I have other letters. I have one from Canadian Crossroads International, for example, that talks about hiring dozens of young interns in recent years during the busy summer months to train young people overseas as volunteers by creating and supporting networks, working with HIV Without Borders, helping to manage the international AIDS conference in 2006, and supporting fundraising and ongoing research for organizations.
There are other organizations that say they desperately need money to invest in young people. They talk about the youth employment program standing out as a bright light of hope and empowerment in their own communities.
There are youth organizations that, because of training in the arts, were able to create many jobs, like the Fringe Festival in Toronto. There is a ticketed attendance of 47,000 people and $340,000 was given back to artists in the neighbourhood. When we invest in young people and in the arts, as a country we actually get the money back in our budget.
There is really no excuse. We know there is a surplus of $13 billion and none of it is invested in people or the future of our youth. It is the same with the new surplus of $6.7 billion. There is nothing invested to help people break the cycle of poverty or to eradicate child poverty. With the surplus, somehow the government feels it can tell Canadians they are overtaxed. It slashes programs and calls for tax cuts and yet our children go to bed hungry. I do not know whether members of Parliament know what it is like to go to bed hungry, but there are certainly a lot of those kids in this country.
If we look outside this country, we know that foreign aid is desperately in need of getting a boost in terms of investment. We know that more than 800 million people go to bed hungry around the world and 50,000 people die everyday from poverty related causes. That is why we absolutely have to increase Canadian aid by 18% annually and commit to a plan to meet the internationally agreed target for aid spending of .7% of our GDP by 2015.
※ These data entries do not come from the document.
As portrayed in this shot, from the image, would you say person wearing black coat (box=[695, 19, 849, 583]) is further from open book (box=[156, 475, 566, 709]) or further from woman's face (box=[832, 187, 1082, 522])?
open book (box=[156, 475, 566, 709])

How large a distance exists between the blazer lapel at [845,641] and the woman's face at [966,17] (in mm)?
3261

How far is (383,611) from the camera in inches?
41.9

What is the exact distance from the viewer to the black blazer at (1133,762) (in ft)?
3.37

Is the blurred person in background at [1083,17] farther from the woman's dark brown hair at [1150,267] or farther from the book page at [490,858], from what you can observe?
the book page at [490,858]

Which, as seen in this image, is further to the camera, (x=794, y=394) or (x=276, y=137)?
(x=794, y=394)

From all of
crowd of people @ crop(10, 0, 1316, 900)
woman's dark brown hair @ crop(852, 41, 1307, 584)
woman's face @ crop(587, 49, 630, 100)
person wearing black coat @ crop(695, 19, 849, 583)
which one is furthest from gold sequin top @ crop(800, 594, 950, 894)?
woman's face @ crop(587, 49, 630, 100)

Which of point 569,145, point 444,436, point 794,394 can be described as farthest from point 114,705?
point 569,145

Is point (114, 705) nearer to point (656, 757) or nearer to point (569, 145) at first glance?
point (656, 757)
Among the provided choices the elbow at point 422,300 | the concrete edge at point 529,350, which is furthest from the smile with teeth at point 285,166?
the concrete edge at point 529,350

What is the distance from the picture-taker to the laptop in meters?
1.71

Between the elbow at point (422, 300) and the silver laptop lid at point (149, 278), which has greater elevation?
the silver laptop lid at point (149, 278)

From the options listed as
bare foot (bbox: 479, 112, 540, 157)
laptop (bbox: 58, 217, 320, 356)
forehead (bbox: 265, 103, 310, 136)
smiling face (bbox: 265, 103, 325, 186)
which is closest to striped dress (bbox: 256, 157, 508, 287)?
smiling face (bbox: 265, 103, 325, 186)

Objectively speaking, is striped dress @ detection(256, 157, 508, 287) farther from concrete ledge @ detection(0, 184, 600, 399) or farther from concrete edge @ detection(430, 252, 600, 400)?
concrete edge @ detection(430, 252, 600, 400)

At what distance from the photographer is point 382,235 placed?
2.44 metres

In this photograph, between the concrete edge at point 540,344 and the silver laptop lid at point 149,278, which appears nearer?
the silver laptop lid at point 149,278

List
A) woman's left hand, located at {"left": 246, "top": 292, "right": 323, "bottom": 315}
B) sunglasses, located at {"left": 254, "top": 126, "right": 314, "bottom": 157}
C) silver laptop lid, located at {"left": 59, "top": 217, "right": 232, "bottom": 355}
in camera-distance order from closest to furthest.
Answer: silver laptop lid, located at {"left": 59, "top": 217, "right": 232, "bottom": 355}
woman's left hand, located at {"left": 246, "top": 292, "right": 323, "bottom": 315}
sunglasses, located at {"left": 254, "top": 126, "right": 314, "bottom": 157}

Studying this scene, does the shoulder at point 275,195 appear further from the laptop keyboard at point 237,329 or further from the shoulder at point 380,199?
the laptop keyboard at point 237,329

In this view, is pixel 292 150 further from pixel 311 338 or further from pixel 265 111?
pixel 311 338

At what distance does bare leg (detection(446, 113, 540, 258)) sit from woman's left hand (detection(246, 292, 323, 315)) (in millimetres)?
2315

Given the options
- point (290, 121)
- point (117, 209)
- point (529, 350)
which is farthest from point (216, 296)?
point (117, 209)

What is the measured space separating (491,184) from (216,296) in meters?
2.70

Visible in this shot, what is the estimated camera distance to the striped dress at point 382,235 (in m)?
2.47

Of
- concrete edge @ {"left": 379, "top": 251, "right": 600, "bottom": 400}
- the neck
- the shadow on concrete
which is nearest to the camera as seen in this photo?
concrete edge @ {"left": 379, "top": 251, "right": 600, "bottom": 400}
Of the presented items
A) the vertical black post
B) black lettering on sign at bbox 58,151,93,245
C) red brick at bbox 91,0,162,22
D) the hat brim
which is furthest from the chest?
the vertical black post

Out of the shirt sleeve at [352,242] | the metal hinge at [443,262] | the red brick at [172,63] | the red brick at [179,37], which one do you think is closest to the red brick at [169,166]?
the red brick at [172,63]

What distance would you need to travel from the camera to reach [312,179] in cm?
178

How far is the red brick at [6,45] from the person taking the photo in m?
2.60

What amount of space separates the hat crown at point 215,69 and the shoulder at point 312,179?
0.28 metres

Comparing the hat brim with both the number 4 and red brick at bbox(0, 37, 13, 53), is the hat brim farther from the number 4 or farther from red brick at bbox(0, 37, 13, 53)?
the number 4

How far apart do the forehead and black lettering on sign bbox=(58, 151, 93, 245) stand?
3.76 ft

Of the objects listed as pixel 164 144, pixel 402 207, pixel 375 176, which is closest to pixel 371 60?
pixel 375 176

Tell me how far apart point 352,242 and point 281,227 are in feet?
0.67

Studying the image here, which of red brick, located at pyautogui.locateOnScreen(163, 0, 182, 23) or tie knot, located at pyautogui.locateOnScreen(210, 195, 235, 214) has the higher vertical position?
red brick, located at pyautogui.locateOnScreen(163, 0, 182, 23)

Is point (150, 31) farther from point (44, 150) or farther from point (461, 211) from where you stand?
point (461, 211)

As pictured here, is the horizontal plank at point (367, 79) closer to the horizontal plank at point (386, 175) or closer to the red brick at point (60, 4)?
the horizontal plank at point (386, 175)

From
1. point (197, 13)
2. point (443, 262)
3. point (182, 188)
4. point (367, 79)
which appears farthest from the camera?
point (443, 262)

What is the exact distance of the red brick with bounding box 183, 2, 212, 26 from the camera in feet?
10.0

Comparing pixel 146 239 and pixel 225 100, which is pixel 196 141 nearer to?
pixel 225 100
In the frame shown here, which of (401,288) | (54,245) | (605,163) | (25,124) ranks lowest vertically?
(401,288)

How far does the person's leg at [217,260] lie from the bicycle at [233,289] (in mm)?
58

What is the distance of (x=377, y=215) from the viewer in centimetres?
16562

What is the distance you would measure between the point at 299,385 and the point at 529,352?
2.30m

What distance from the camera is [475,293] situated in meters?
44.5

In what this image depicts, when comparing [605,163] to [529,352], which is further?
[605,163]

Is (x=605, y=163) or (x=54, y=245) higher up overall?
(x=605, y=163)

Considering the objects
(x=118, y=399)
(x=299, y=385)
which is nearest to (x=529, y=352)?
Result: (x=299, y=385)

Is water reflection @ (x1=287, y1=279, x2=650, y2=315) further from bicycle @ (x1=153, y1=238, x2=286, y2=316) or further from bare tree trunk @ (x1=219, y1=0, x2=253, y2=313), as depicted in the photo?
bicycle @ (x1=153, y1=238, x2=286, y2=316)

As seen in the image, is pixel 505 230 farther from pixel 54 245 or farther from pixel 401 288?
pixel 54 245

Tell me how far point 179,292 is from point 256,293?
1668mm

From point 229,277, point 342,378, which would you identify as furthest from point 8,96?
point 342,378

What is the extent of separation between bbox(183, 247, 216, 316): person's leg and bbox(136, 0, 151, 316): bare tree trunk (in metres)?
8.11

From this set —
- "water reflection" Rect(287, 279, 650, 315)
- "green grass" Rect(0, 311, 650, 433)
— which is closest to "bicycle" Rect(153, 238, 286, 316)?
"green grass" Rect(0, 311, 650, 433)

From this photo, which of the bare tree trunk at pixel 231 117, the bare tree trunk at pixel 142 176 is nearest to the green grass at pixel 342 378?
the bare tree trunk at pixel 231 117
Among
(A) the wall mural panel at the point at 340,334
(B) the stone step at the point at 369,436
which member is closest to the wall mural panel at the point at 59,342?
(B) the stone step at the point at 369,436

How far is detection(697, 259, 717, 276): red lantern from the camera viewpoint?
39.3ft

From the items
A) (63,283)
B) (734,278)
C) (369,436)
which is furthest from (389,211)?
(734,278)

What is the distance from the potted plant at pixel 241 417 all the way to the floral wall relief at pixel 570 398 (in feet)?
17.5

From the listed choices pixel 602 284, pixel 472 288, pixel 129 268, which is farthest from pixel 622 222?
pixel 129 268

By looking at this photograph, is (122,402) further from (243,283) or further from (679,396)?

We must also raise the annual Canada child tax benefit to $4,900 per child and ensure that all low income kids receive the full benefit of this program because that is in fact the demand of Make Poverty History. Think of what we could do with $20 billion. There are so many lives we could touch, but I fear the government does not get it. Perhaps it is not surprising that the government has so few women in their caucus.
The government thinks that the war on poverty is really a war on the poor. It thinks poverty is a nasty little habit that should be punished, stopped and penalized. It punishes the poor and gives tax breaks to those who do not need it. It gives the biggest baby bonus allowance to the spouses of the wealthiest people and the least to single mothers. We have a war against the poor rather than a war against poverty.
When we asked the government why it continued this track, why we were here day after day, it said it was because the Liberals were just as bad in the last 13 years. Imagine that. We had 13 years of Liberal neglect of important programs and the government used that as an excuse to reward the wealthy and punish the poor. This government seems determined to behave just as badly as the Liberals and to be even meaner in the neglect of social programs.
What kind of dumb ambition is that? That is the kind of ambition that we do not need in this House of Commons. We want to compete to be the best, not compete to be the worst, which is what is happening right now. Imagine being worse than the Liberals. I cannot even imagine that, but it is happening in front of me.
This House should rise together and demand better for refugees, children, senior citizens, women, aboriginals, immigrants, and for all of us. This budget is a sham. The poverty is real and more children are going hungry during this Parliament.